Trigonometry/Some preliminary results

We prove some results that are needed in the application of calculus to trigonometry.

Theorem: If θ is a positive angle, less than a right angle (expressed in radians), then 0 < sin(θ) < θ < tan(θ).

Proof: Consider a circle, centre O, radius r, and choose two points A and B on the circumference such that angle AOB is less than a right angle. Draw a tangent to the circle at B, and let OA produced intersect it at C. Clearly

0 < area(Δ OAB) < area(sector OAB) < area(Δ OBC)

i.e.

0 < ¹⁄₂r²sin(θ) < ¹⁄₂r²θ < ¹⁄₂r²tan(θ)

and the result follows.

Corollary: If θ is a negative angle, more than minus a right angle (expressed in radians), then 0 > sin(θ) > θ > tan(θ). (This follows from sin(-θ) = -sin(θ) and tan(-θ) = -tan(θ).)

Corollary: If θ is a non-zero angle, less than a right angle but more than minus a right angle (expressed in radians), then 0 < |sin(θ)| < |θ| < |tan(θ)|.

Theorem: As ${\displaystyle \theta \rightarrow 0,{\frac {\sin(\theta )}{\theta }}\rightarrow 1}$ and ${\displaystyle {\frac {\tan(\theta )}{\theta }}\rightarrow 1}$.

Proof: Dividing the result of the previous theorem by sin(θ) and taking reciprocals,

${\displaystyle 1>{\frac {\sin(\theta )}{\theta }}>\cos(\theta )}$.

But cos(θ) tends to 1 as θ tends to 0, so the first part follows.

Dividing the result of the previous theorem by tan(θ) and taking reciprocals,

${\displaystyle {\frac {1}{\cos(\theta )}}>{\frac {\tan(\theta )}{\theta }}>1}$.

Again, cos(θ) tends to 1 as θ tends to 0, so the second part follows.
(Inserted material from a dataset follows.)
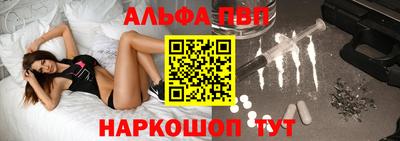 мефедрон Малоярославец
Theorem: If θ is as before then ${\displaystyle \cos(\theta )>1-{\frac {\theta ^{2}}{2}}}$.

Proof:

${\displaystyle \cos(\theta )=1-2\sin ^{2}\left({\frac {\theta }{2}}\right)}$

${\displaystyle \sin \left({\frac {\theta }{2}}\right)<{\frac {\theta }{2}}{\text{ so}}}$

${\displaystyle \cos(\theta )>1-2\left({\frac {\theta }{2}}\right)^{2}=1-{\frac {\theta ^{2}}{2}}}$.
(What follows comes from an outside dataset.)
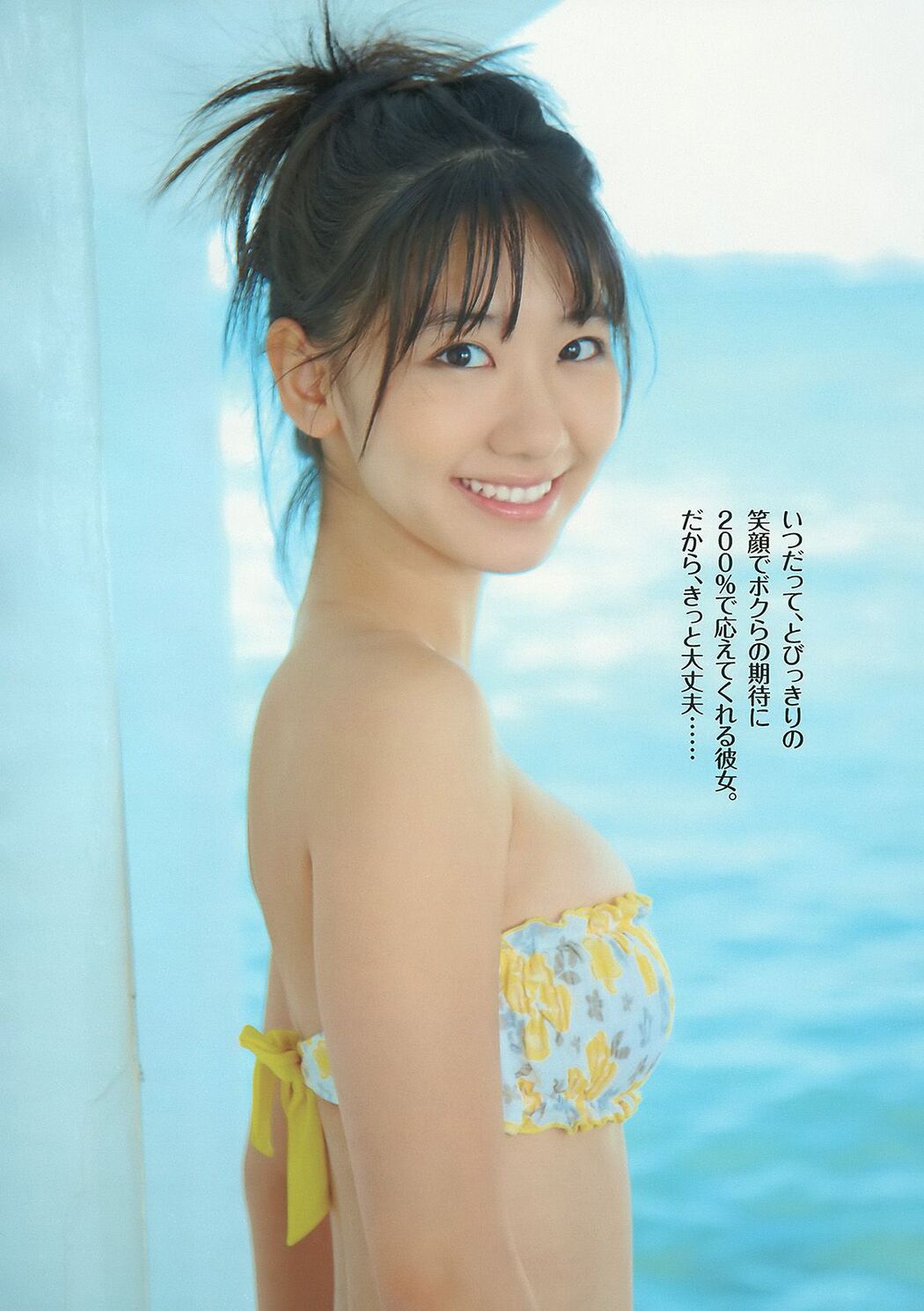 NMB48 Saki Tachibana [Weekly Young Jump] 2012 No.10 Photograph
Theorem: If θ is as before then ${\displaystyle \sin(\theta )>\theta -{\frac {\theta ^{3}}{4}}}$.

Proof:

${\displaystyle \sin(\theta )=2\sin \left({\frac {\theta }{2}}\right)\cos \left({\frac {\theta }{2}}\right)=2\tan \left({\frac {\theta }{2}}\right)\cos ^{2}\left({\frac {\theta }{2}}\right)}$.

${\displaystyle \tan \left({\frac {\theta }{2}}\right)>{\frac {\theta }{2}}{\text{ so}}}$

${\displaystyle \sin(\theta )>2\left({\frac {\theta }{2}}\right)\cos ^{2}\left({\frac {\theta }{2}}\right)=\theta \left(1-\sin ^{2}\left({\frac {\theta }{2}}\right)\right)}$.

${\displaystyle \sin \left({\frac {\theta }{2}}\right)<{\frac {\theta }{2}}{\text{ so}}}$

${\displaystyle 1-\sin ^{2}\left({\frac {\theta }{2}}\right)>1-\left({\frac {\theta }{2}}\right)^{2}{\text{ so}}}$

${\displaystyle \sin(\theta )<\theta \left(1-\left({\frac {\theta }{2}}\right)^{2}\right)=\theta -{\frac {\theta ^{3}}{4}}}$.

Theorem: sin(θ) and cos(θ) are continuous functions.

Proof: For any h,

${\displaystyle |\sin(\theta +h)-\sin(\theta )|=2|\cos \left(\theta +{\frac {h}{2}}\right)||\sin \left({\frac {h}{2}}\right)|<h}$,

since |cos(x)| cannot exceed 1 and |sin(x)| cannot exceed |x|. Thus, as

${\displaystyle h\rightarrow 0,\,\sin(\theta +h)\rightarrow \sin(\theta )}$,

proving continuity. The proof for cos(θ) is similar, or it follows from

${\displaystyle \cos(\theta )=\sin \left({\frac {\pi }{2}}-\theta \right)}$.